Alles außer Kartoffeln Menschen Küche Heimat – Die geheimen Rezepte der Familie Ting (BR, Dienstag, 17. September 2024, 23.30 Uhr)

Perfekte Werbeerzählung.
Man könnte solche Erfolgsgeschichten bestimmt auch anders erzählen.

Aber Laura Beck frisiert alles auf den maximalen Werbeeffekt hin. Dazu gehört eine hübsche Einwanderergeschichte, oberflächliches Streifen des politischen Hintergrundes von Taiwan und Festlandchina, etwas Brauchtum (Gang in den Tempel zur Schicksalsbefragung), Familiengeschichte (inklusive Generationenübergabe), das Geheimrezpt, Karaoke-Gesang, eine hippelige Musik auf der Tonspur, die so tut, als gäbe es keine Probleme auf der Welt, die leckere Präsentation der Gerichte und vor allem ein Promi, der direkt die Werbekeule schwingt.

Schaumschlägerischer kann Werbung gar nicht gehen. Vermutlich ein totales Missverständnis oder Ahnungsloiskgeit dessen, was öffentlich-rechtlicher Rundfunk soll. Missbrauch des öffentlich-rechtlichen Rundfunkes für individualgeschäftliche Interessen.

Wir würden, wenn es ihn denn gäbe, der Filmemacherin Laura Beck, die dieses Werbewerk zusammengeschustert hat, den Titel Noodle-Liesl verleihen und den zuständigen Redakteuren Ronja Mira Dittrich und Lars Friedrich den der Noodle-Onkelz oder alternativ: Suppen-Liesl und Suppen-Kasper.

Frank am Freitag (BR, Freitag, 13. September 2024, 22.05 Uhr)

Florierende Witzkultur auf dem abgestandenen Misthaufen von Geschlechter- und Seniorenklischees

Kabarett hat prinzipiell in einem zu Lasten einkommensschwacher Haushalte zwangsfinanzierten öffentlich-rechtlichen Fernsehen nichts zu suchen.

Kabarett ist, so hat es Django Asyl in seinen Anfangszeiten in einem Interview formuliert, reinster Manchesterkapitalismus; also antidemokratisch von seiner ökonomischen Natur her. Kabarettisten brauchen keine Querfinanzierung durch öffentlich-rechtliche Gebührengelder, erst recht nicht zu einer Zeit, in der die Institution akut gefährdet ist, um ihren Ruf kämpft und allein mit überrissenen Pensionszahlungen so behindert ist, wie die beiden Darsteller in der Show im Geschicklichkeitsspiel, die an sich jung und beweglich sind, aber durch Altersanzüge ausgebremst werden.

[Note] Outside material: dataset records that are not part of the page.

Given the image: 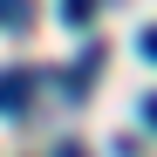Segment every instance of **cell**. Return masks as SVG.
<instances>
[{
  "mask_svg": "<svg viewBox=\"0 0 157 157\" xmlns=\"http://www.w3.org/2000/svg\"><path fill=\"white\" fill-rule=\"evenodd\" d=\"M34 89H41L34 68H0V116H21L34 102Z\"/></svg>",
  "mask_w": 157,
  "mask_h": 157,
  "instance_id": "cell-1",
  "label": "cell"
},
{
  "mask_svg": "<svg viewBox=\"0 0 157 157\" xmlns=\"http://www.w3.org/2000/svg\"><path fill=\"white\" fill-rule=\"evenodd\" d=\"M55 157H82V150H75V144H62V150H55Z\"/></svg>",
  "mask_w": 157,
  "mask_h": 157,
  "instance_id": "cell-7",
  "label": "cell"
},
{
  "mask_svg": "<svg viewBox=\"0 0 157 157\" xmlns=\"http://www.w3.org/2000/svg\"><path fill=\"white\" fill-rule=\"evenodd\" d=\"M144 123H150V130H157V96H150V102H144Z\"/></svg>",
  "mask_w": 157,
  "mask_h": 157,
  "instance_id": "cell-6",
  "label": "cell"
},
{
  "mask_svg": "<svg viewBox=\"0 0 157 157\" xmlns=\"http://www.w3.org/2000/svg\"><path fill=\"white\" fill-rule=\"evenodd\" d=\"M96 68H102V48H82V62H75V68H68V96H82Z\"/></svg>",
  "mask_w": 157,
  "mask_h": 157,
  "instance_id": "cell-2",
  "label": "cell"
},
{
  "mask_svg": "<svg viewBox=\"0 0 157 157\" xmlns=\"http://www.w3.org/2000/svg\"><path fill=\"white\" fill-rule=\"evenodd\" d=\"M62 14H68V28H89V21H96V0H62Z\"/></svg>",
  "mask_w": 157,
  "mask_h": 157,
  "instance_id": "cell-4",
  "label": "cell"
},
{
  "mask_svg": "<svg viewBox=\"0 0 157 157\" xmlns=\"http://www.w3.org/2000/svg\"><path fill=\"white\" fill-rule=\"evenodd\" d=\"M137 48H144V62H157V28H144V34H137Z\"/></svg>",
  "mask_w": 157,
  "mask_h": 157,
  "instance_id": "cell-5",
  "label": "cell"
},
{
  "mask_svg": "<svg viewBox=\"0 0 157 157\" xmlns=\"http://www.w3.org/2000/svg\"><path fill=\"white\" fill-rule=\"evenodd\" d=\"M28 21H34V0H0V28L7 34H21Z\"/></svg>",
  "mask_w": 157,
  "mask_h": 157,
  "instance_id": "cell-3",
  "label": "cell"
}]
</instances>
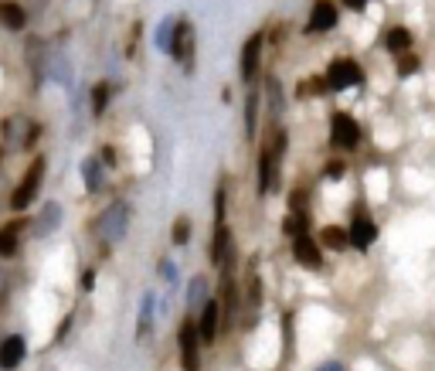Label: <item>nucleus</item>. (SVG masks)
Returning a JSON list of instances; mask_svg holds the SVG:
<instances>
[{
	"instance_id": "1",
	"label": "nucleus",
	"mask_w": 435,
	"mask_h": 371,
	"mask_svg": "<svg viewBox=\"0 0 435 371\" xmlns=\"http://www.w3.org/2000/svg\"><path fill=\"white\" fill-rule=\"evenodd\" d=\"M126 221H129V208L126 205H109L103 214H99V221H96V235L105 242V245H112V242H119L126 235Z\"/></svg>"
},
{
	"instance_id": "2",
	"label": "nucleus",
	"mask_w": 435,
	"mask_h": 371,
	"mask_svg": "<svg viewBox=\"0 0 435 371\" xmlns=\"http://www.w3.org/2000/svg\"><path fill=\"white\" fill-rule=\"evenodd\" d=\"M41 170H45V160H34V163L27 167L24 181L14 187V198H10V208H14V212H24L27 205L34 201V194H38V187H41Z\"/></svg>"
},
{
	"instance_id": "3",
	"label": "nucleus",
	"mask_w": 435,
	"mask_h": 371,
	"mask_svg": "<svg viewBox=\"0 0 435 371\" xmlns=\"http://www.w3.org/2000/svg\"><path fill=\"white\" fill-rule=\"evenodd\" d=\"M360 140V126L354 123V116L347 112H337L330 119V143L333 147H344V150H354Z\"/></svg>"
},
{
	"instance_id": "4",
	"label": "nucleus",
	"mask_w": 435,
	"mask_h": 371,
	"mask_svg": "<svg viewBox=\"0 0 435 371\" xmlns=\"http://www.w3.org/2000/svg\"><path fill=\"white\" fill-rule=\"evenodd\" d=\"M360 68L357 61H351V58H337L330 65V72H327V82H330V89H354V85H360Z\"/></svg>"
},
{
	"instance_id": "5",
	"label": "nucleus",
	"mask_w": 435,
	"mask_h": 371,
	"mask_svg": "<svg viewBox=\"0 0 435 371\" xmlns=\"http://www.w3.org/2000/svg\"><path fill=\"white\" fill-rule=\"evenodd\" d=\"M170 54L177 58L180 65L191 72V65H194V27L187 24V21H177V31H174V45H170Z\"/></svg>"
},
{
	"instance_id": "6",
	"label": "nucleus",
	"mask_w": 435,
	"mask_h": 371,
	"mask_svg": "<svg viewBox=\"0 0 435 371\" xmlns=\"http://www.w3.org/2000/svg\"><path fill=\"white\" fill-rule=\"evenodd\" d=\"M198 341H201V334H198V327L194 323H184L180 327V361H184V371H198Z\"/></svg>"
},
{
	"instance_id": "7",
	"label": "nucleus",
	"mask_w": 435,
	"mask_h": 371,
	"mask_svg": "<svg viewBox=\"0 0 435 371\" xmlns=\"http://www.w3.org/2000/svg\"><path fill=\"white\" fill-rule=\"evenodd\" d=\"M228 256V225H225V191H218V228H214V245H211V259L225 263Z\"/></svg>"
},
{
	"instance_id": "8",
	"label": "nucleus",
	"mask_w": 435,
	"mask_h": 371,
	"mask_svg": "<svg viewBox=\"0 0 435 371\" xmlns=\"http://www.w3.org/2000/svg\"><path fill=\"white\" fill-rule=\"evenodd\" d=\"M347 235H351V245H354V249H367L371 242L378 239V225H374V221H371L367 214H357Z\"/></svg>"
},
{
	"instance_id": "9",
	"label": "nucleus",
	"mask_w": 435,
	"mask_h": 371,
	"mask_svg": "<svg viewBox=\"0 0 435 371\" xmlns=\"http://www.w3.org/2000/svg\"><path fill=\"white\" fill-rule=\"evenodd\" d=\"M293 252H296V263L307 265V269H320V263H323V256H320V245L309 239V235H296Z\"/></svg>"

Nervtötend ist zudem der übersteuerte, unspontane Applaus ständig. Wenn einer so lustig wär, wie der Applaus behauptet, dann wäre er wirklich super. Aber das Publikum ist doof, es applaudiert, wenn es dazu aufgefordert wird. Allein damit leistet das Öffentlich-Rechtliche einen ganz üblen Dienst an der Ehrlichkeit der Aufzeichnung.

Und wenn die Leute das ernst nehmen würden, was der Witzeerzähler behauptet, nämlich, dass sie die zwei Cent (in Wahrheit ist es deutlich etwa 2000 Prozent mehr!), die der öffentlich-rechtliche Rundfunk pro Tag und Haushalt koste, von ihm zurückfordern können, so dürfte das den BR teuer zu stehen kommen.

Aber das ist ja der Trick solcher Vereinsunterhaltung, dass keiner was richtig ernst meint. Und auch das glaubt keiner, was die Sendung von sich behauptet, witzig und intelligent zu sein.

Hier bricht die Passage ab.